DORMANT, SHELL AND AGELESS BUSINESSES: Another new method is for thieves to access and online business registries for ones that were previously dissolved or dormant. These businesses are particularly vulnerable to this type of crime because their owners are less likely to be monitoring the situation. The wrongdoer merely takes advantage of a well established history and credit rating to commit the fraud.

RETIREMENT TRENDS

RETIREMENT TRENDS

  • Baby Boomers – The Vulnerable Years

These are the individuals born between 1946 and 1964 who are just beginning to retire. They likely will be receiving Social Security Benefits in addition to those who have had the foresight to have significant retirement accounts in place.

  • Generation X

These are the individuals born between 1965 and 1981. Unfortunately, this is the generation where traditional pensions have long been eliminated and the possibility exists that Social Security may not be around when they retire.

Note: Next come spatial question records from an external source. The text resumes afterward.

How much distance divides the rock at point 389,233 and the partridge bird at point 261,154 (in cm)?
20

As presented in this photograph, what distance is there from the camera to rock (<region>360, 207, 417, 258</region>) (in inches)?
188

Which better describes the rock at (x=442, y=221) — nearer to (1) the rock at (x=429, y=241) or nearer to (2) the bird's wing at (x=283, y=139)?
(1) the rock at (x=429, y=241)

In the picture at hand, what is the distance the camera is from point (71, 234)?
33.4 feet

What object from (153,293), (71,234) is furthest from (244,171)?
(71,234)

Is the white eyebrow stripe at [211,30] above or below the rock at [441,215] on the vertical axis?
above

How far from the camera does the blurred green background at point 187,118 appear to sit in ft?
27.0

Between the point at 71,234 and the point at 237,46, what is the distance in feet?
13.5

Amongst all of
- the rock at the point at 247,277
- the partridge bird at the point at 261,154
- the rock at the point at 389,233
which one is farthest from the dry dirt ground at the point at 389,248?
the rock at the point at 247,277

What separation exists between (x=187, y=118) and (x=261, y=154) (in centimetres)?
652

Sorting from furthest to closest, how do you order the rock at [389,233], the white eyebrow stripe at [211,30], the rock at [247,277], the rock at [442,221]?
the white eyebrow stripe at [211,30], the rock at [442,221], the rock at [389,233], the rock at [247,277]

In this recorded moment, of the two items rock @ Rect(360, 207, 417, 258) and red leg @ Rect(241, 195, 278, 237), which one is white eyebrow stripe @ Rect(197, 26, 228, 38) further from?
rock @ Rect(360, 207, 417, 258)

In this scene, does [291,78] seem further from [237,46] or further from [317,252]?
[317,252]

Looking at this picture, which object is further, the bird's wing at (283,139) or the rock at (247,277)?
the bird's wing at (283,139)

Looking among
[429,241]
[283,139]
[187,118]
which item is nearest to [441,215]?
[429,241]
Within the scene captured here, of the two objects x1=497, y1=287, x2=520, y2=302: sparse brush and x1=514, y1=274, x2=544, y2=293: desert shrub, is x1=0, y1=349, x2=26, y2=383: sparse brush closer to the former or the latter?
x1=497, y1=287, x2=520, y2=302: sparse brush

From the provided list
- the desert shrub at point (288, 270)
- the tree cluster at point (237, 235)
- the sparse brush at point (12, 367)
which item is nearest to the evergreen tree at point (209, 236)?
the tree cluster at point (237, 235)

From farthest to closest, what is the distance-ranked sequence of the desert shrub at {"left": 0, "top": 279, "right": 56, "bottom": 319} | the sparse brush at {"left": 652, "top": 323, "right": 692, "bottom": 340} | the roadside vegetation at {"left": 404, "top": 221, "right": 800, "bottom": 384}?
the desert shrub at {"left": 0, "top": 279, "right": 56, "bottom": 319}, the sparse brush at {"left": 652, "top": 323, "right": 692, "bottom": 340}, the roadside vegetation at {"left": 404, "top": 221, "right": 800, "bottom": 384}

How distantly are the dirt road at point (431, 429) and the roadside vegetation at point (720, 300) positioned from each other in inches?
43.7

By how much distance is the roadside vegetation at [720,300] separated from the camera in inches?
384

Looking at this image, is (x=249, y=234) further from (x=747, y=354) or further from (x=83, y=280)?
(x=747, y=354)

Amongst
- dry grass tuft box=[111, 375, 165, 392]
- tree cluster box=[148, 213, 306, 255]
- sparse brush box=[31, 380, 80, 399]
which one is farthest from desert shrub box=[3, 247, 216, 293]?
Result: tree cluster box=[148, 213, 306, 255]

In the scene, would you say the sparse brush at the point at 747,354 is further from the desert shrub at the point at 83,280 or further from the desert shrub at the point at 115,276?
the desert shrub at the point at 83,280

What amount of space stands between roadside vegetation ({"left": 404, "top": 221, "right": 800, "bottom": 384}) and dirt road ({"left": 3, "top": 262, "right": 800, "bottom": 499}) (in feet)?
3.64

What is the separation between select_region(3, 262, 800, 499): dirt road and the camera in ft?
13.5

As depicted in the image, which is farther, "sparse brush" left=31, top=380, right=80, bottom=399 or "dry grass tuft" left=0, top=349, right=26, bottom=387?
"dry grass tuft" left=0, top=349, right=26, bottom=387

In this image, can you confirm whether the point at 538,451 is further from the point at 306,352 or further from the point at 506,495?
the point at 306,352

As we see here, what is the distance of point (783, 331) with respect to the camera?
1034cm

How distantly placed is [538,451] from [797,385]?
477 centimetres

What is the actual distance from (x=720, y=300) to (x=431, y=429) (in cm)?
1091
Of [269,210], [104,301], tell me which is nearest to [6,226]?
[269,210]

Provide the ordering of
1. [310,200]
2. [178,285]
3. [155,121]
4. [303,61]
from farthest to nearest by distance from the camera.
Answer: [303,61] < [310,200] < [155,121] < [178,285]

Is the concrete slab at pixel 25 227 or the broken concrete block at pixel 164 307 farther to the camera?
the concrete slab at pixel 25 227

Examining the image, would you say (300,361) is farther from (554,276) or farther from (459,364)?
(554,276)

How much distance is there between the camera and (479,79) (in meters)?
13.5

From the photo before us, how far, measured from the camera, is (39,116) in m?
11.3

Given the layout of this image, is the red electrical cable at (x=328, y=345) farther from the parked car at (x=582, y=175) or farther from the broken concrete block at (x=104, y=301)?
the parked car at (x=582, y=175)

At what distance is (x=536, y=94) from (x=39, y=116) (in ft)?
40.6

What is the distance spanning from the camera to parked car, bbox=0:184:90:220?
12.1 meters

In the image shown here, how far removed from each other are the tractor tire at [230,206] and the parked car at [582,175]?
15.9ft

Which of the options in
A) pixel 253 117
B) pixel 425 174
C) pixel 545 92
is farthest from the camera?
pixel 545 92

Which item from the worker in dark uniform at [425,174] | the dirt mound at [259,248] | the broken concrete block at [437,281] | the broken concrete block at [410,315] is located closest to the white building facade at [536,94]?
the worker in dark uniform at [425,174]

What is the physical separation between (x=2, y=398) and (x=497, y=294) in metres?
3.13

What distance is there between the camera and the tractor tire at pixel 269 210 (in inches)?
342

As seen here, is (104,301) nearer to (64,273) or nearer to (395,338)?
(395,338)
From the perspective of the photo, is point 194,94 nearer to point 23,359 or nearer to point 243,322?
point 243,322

Their advantage is they have more time to prepare for their retirement including IRA’s, 401k’s and other retirement strategies.

  • Millennials

These are the individuals born between 1982 and 2000. This group statistically is currently the largest in the US Labor Force. Unfortunately, they also have the largest amount of student and credit card debt. This generation also appears to be the savviest when it comes to contributing to employer sponsored retirement accounts which is the most effective way to prepare for ultimate retirement.